On August 28, 2018, the Department of Labor's Wage and Hour Division issued an opinion letter clarifying the permissibility of no-fault attendance policies under the Family and Medical Leave Act (FMLA). Employers frequently use no-fault attendance polices to control employee absenteeism and tardiness; however, such attendance policies can create issues under federal employment laws including the FMLA and Americans with Disabilities Act. The Department of Labor has previously cautioned employers that FMLA-related absences cannot be counted toward an employee's absence limit, and in its most recent opinion letter it found that an employer's no-fault attendance policy that essentially "froze" the number of attendance points an employee had accrued prior to his or her taking leave did not violate the FMLA.

Employers typically implement "no-fault" policies to correct patterns of absence abuse. In doing so, these policies progressively discipline an employee once the employee has accumulated a set number of absences, late arrivals, or early departures. However, when the reason for an employee's absence falls under the FMLA, calculations must exclude the protected FMLA absences.
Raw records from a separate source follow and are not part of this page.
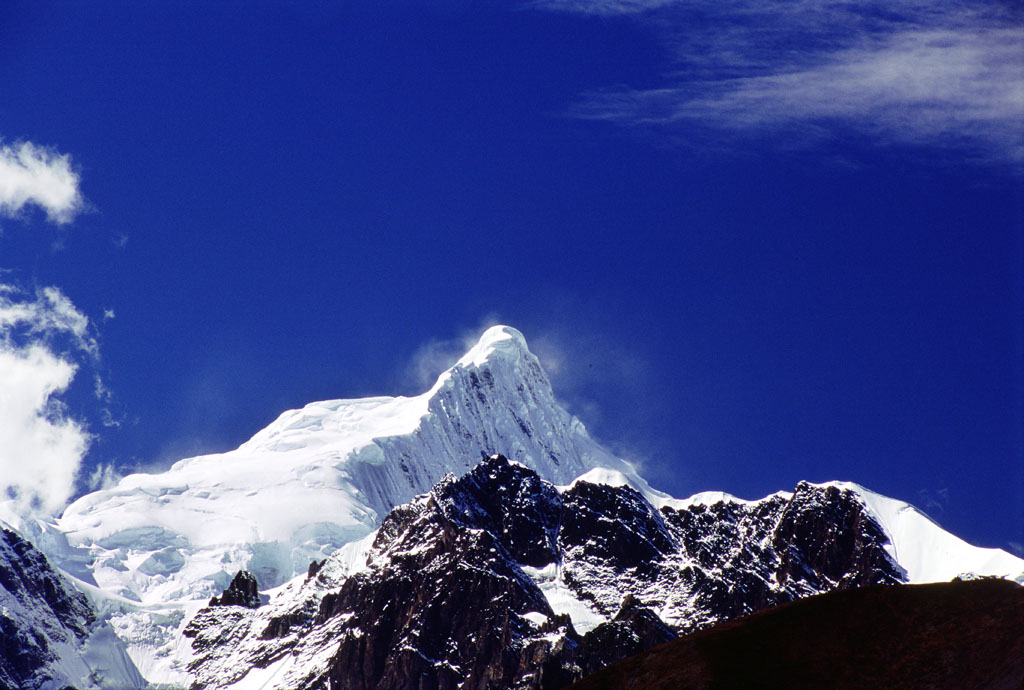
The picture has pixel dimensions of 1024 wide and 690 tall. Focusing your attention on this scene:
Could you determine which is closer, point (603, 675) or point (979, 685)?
point (979, 685)

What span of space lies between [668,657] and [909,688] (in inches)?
169

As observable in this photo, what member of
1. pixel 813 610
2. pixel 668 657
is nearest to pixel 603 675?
pixel 668 657

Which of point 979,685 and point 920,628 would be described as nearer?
point 979,685

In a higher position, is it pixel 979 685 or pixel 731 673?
pixel 731 673

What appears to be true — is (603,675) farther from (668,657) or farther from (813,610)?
(813,610)

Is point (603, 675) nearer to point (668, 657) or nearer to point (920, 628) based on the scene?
Answer: point (668, 657)

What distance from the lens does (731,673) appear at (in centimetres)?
2838

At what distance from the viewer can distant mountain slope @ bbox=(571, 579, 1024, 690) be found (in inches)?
1102

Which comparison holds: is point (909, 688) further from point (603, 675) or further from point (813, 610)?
point (603, 675)

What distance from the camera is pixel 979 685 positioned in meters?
27.0

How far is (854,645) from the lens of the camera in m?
29.0

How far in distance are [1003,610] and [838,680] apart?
316 cm

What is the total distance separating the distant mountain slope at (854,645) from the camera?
91.8ft

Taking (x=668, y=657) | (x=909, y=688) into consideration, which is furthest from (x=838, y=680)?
(x=668, y=657)
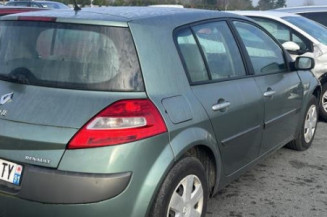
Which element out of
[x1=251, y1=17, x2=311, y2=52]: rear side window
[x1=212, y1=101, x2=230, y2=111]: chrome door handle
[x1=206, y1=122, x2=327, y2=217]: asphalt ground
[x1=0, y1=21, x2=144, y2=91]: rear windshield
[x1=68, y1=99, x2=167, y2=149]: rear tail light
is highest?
[x1=251, y1=17, x2=311, y2=52]: rear side window

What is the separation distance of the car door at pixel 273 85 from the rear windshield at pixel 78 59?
1.50 metres

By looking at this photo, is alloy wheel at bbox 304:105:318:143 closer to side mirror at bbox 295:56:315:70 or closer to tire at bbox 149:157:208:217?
side mirror at bbox 295:56:315:70

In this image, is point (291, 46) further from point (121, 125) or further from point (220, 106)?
point (121, 125)

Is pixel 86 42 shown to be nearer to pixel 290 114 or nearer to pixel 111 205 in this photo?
pixel 111 205

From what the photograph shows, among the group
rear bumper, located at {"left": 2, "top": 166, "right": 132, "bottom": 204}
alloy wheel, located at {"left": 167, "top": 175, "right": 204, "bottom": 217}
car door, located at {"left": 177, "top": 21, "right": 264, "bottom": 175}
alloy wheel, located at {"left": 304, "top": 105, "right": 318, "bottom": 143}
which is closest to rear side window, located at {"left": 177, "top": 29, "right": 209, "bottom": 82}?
car door, located at {"left": 177, "top": 21, "right": 264, "bottom": 175}

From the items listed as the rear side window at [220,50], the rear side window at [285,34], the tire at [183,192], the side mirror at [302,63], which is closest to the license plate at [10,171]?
the tire at [183,192]

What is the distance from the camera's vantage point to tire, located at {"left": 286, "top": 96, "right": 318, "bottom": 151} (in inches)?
194

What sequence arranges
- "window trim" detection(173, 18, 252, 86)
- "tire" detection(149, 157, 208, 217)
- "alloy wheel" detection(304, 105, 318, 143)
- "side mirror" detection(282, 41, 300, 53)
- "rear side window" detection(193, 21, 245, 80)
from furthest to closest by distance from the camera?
"side mirror" detection(282, 41, 300, 53) < "alloy wheel" detection(304, 105, 318, 143) < "rear side window" detection(193, 21, 245, 80) < "window trim" detection(173, 18, 252, 86) < "tire" detection(149, 157, 208, 217)

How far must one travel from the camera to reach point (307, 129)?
5.09 meters

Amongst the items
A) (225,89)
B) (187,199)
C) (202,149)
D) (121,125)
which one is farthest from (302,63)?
(121,125)

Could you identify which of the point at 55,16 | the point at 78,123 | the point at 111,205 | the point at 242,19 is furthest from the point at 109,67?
the point at 242,19

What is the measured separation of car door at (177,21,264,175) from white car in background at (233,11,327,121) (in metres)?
3.23

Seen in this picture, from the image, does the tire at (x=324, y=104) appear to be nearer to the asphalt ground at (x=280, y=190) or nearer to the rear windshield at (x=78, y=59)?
the asphalt ground at (x=280, y=190)

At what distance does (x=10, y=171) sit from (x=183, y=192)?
3.41 ft
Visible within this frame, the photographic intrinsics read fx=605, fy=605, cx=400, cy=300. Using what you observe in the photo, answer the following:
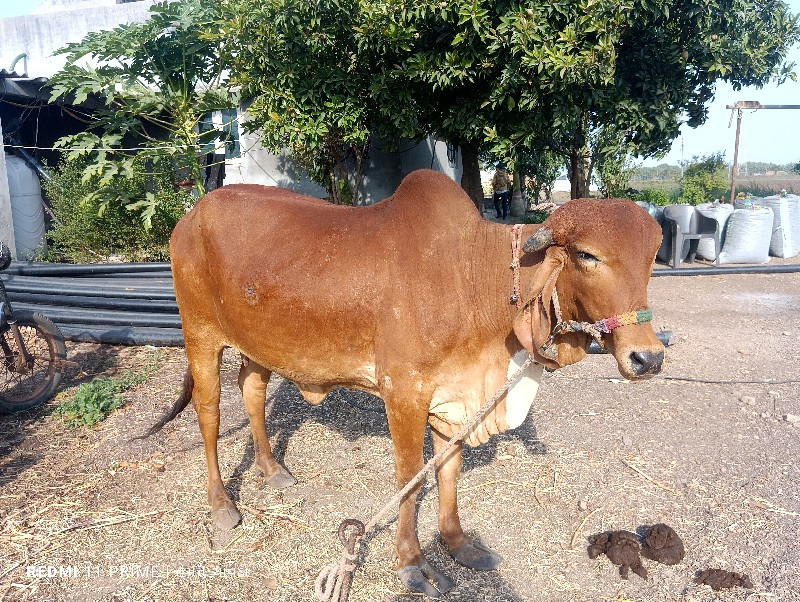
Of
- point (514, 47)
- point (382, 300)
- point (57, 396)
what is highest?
point (514, 47)

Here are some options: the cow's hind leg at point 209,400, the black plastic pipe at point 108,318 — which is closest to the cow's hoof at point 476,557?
the cow's hind leg at point 209,400

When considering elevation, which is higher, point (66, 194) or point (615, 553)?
point (66, 194)

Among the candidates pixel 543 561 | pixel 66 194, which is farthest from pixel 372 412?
pixel 66 194

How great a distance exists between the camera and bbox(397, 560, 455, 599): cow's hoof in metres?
2.80

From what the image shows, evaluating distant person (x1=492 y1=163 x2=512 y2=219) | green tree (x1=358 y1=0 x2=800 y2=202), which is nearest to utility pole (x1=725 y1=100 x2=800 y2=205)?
green tree (x1=358 y1=0 x2=800 y2=202)

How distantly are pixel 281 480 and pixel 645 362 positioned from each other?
8.17 ft

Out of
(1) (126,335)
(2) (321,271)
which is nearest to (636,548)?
(2) (321,271)

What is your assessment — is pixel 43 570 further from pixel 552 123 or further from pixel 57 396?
pixel 552 123

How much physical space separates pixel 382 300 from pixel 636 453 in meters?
2.37

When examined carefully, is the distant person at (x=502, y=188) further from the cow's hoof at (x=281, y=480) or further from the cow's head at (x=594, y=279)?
the cow's head at (x=594, y=279)

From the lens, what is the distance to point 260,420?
153 inches

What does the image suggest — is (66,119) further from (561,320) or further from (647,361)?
(647,361)

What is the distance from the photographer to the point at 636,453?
159 inches

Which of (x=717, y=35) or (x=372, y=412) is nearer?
(x=372, y=412)
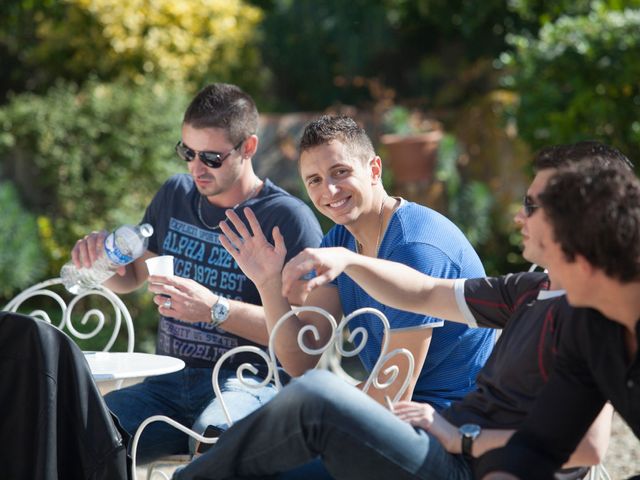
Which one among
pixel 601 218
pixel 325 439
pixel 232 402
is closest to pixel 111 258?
pixel 232 402

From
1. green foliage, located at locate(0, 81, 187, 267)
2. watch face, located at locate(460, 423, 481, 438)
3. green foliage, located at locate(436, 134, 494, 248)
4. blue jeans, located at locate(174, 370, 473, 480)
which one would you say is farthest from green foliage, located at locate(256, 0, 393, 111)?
blue jeans, located at locate(174, 370, 473, 480)

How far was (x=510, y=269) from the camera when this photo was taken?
7996mm

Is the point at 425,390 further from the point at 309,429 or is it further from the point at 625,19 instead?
the point at 625,19

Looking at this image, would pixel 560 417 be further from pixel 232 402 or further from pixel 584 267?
pixel 232 402

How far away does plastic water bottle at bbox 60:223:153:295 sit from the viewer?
3551 millimetres

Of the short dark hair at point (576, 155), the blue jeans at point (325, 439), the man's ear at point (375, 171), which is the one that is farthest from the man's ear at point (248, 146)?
the blue jeans at point (325, 439)

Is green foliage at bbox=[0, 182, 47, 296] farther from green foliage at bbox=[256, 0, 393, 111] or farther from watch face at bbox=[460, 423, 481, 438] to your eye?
watch face at bbox=[460, 423, 481, 438]

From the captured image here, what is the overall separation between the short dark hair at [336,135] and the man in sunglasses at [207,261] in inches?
18.0

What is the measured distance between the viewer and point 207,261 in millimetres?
3758

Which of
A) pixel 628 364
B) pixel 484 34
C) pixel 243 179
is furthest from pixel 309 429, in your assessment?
pixel 484 34

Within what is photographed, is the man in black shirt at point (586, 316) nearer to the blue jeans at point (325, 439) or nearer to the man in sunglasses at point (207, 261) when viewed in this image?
the blue jeans at point (325, 439)

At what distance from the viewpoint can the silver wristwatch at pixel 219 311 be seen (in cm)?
338

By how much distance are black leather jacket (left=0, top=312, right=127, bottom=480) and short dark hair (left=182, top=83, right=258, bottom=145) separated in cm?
130

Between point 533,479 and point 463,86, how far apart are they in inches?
292
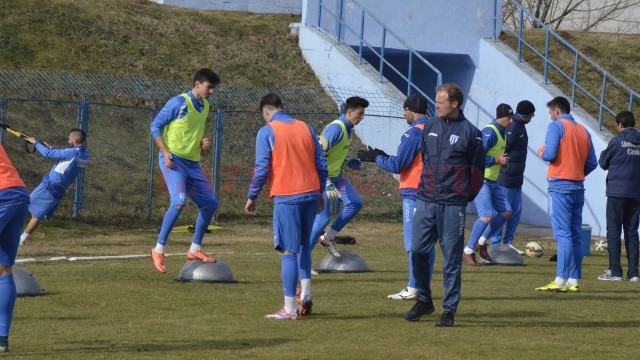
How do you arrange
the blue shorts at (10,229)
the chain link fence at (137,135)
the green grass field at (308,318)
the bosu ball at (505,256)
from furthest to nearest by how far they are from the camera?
the chain link fence at (137,135) < the bosu ball at (505,256) < the green grass field at (308,318) < the blue shorts at (10,229)

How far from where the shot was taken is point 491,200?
1692 cm

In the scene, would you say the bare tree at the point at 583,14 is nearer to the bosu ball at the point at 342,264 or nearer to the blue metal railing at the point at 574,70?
the blue metal railing at the point at 574,70

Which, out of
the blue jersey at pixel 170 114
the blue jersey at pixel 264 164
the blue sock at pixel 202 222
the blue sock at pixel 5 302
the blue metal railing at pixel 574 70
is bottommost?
the blue sock at pixel 5 302

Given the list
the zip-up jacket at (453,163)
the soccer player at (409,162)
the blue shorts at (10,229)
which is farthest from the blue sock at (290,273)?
the blue shorts at (10,229)

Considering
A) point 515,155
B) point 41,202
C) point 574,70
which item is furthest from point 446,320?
point 574,70

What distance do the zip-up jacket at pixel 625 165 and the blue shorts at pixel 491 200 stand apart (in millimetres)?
1937

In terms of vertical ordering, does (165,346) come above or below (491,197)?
below

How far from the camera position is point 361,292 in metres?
12.8

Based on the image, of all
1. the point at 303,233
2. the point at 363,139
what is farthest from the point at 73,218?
the point at 303,233

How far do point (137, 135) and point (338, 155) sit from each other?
11437mm

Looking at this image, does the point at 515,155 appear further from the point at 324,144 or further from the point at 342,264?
the point at 324,144

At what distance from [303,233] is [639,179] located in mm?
6353

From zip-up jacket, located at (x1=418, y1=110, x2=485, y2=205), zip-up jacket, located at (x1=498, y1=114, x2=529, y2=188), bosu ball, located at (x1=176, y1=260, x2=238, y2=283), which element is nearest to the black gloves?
zip-up jacket, located at (x1=418, y1=110, x2=485, y2=205)

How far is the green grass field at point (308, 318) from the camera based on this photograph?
8.92 metres
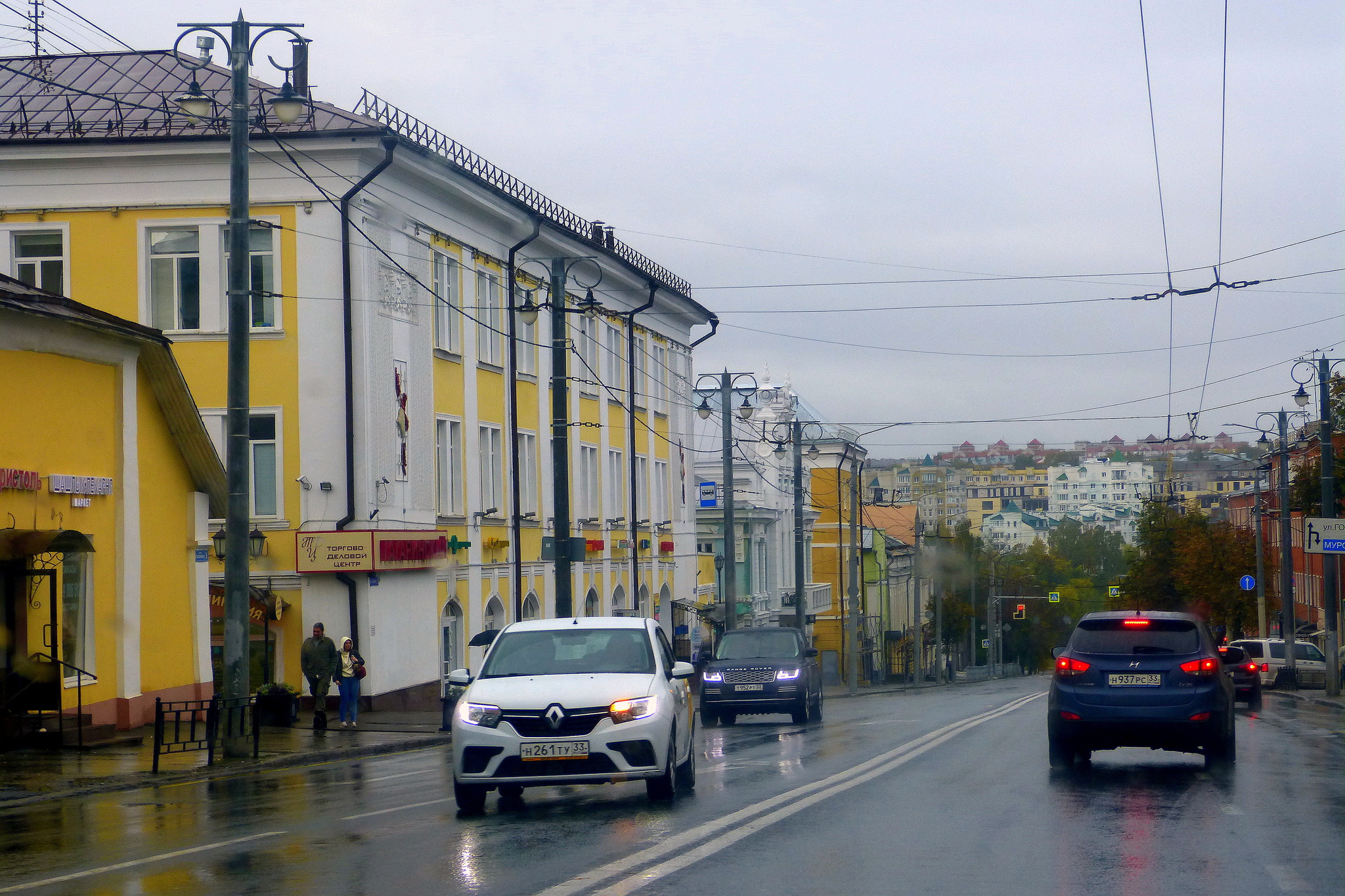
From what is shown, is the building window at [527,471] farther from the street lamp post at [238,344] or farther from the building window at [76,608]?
the street lamp post at [238,344]

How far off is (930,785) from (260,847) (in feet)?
20.0

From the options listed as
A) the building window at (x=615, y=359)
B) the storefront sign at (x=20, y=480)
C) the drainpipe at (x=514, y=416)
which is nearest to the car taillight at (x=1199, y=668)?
the storefront sign at (x=20, y=480)

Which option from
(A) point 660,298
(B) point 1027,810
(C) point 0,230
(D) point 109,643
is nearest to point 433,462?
(C) point 0,230

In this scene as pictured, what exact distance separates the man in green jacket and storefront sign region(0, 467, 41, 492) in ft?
→ 21.6

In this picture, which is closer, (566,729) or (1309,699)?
(566,729)

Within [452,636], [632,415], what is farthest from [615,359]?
[452,636]

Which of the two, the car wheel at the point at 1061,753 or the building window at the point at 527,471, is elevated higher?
the building window at the point at 527,471

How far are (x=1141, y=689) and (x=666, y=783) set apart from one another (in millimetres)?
4940

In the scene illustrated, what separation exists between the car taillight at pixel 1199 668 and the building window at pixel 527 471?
24598mm

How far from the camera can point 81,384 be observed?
839 inches

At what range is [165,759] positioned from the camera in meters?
18.9

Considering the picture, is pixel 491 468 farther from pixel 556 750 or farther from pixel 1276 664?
pixel 556 750

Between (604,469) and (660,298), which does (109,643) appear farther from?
(660,298)

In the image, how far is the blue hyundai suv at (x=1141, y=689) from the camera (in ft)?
48.1
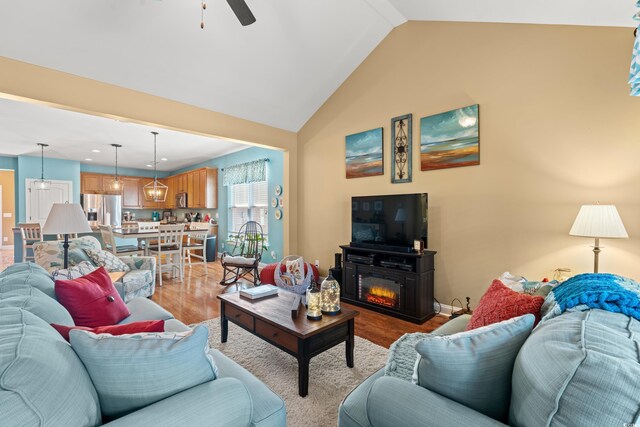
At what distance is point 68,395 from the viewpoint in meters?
0.77

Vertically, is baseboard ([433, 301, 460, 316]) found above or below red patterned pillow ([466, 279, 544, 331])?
below

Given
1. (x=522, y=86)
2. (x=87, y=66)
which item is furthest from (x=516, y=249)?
(x=87, y=66)

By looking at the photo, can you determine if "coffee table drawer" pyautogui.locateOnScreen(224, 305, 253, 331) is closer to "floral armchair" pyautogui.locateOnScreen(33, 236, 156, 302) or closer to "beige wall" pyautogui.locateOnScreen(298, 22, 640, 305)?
"floral armchair" pyautogui.locateOnScreen(33, 236, 156, 302)

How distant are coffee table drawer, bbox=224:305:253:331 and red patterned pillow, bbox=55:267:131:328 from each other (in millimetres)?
778

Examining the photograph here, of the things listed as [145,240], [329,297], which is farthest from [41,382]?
[145,240]

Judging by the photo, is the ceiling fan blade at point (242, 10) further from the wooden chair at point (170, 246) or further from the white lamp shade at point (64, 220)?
the wooden chair at point (170, 246)

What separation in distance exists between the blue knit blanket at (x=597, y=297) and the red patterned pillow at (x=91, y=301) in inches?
98.2

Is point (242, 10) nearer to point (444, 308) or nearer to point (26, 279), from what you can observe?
point (26, 279)

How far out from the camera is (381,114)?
405 cm

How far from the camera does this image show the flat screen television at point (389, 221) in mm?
3387

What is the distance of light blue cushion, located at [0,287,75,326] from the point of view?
1289mm

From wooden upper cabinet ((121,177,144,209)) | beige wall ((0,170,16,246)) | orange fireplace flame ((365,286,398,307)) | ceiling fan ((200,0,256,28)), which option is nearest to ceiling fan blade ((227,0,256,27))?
ceiling fan ((200,0,256,28))

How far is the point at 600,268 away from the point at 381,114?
2953mm

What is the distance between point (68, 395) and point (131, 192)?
958 cm
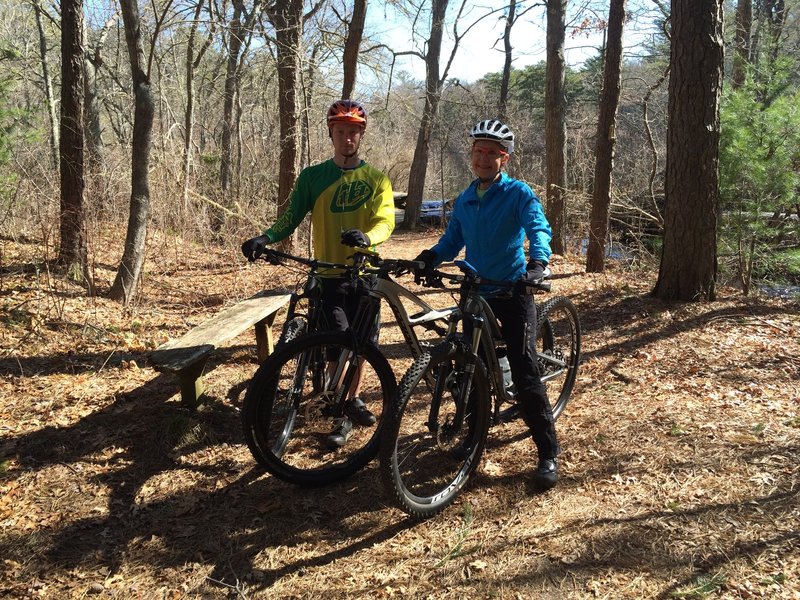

Under the employer's attendance policy at issue, employees accrued points for both tardiness and absences; however, points were not accrued for protected FMLA absences. After eighteen points, an employee was automatically discharged. After accrual, points remained on an employee's record for twelve months of "active service." As a result, employees who had been on FMLA leave may have had points lingering on their record for longer than twelve months. However, employees using FMLA leave are not entitled to greater benefits than they would otherwise be entitled to receive had they not taken leave. Accordingly, the Department of Labor concluded that the removal of attendance points was a reward for working and thus constitutes an employment benefit so that employees taking FMLA leave did not lose any benefit that accrued prior to taking leave, nor did they accrue any benefit to which they would not otherwise be entitled. Although the employer's policy failed to define "active service," the Department of Labor found that such practices do not violate the FMLA if employees on equivalent types of leave receive the same treatment. Therefore, an attendance point freezing policy does not violate the FMLA, provided that the employer does not count equivalent types of leave as "active service" under the no-fault attendance policy.

In light of this opinion letter, employers should review their no-fault attendance policy to ensure attendance points are accrued in a manner that complies with the FMLA and that the policy is applied consistently among employees taking leave.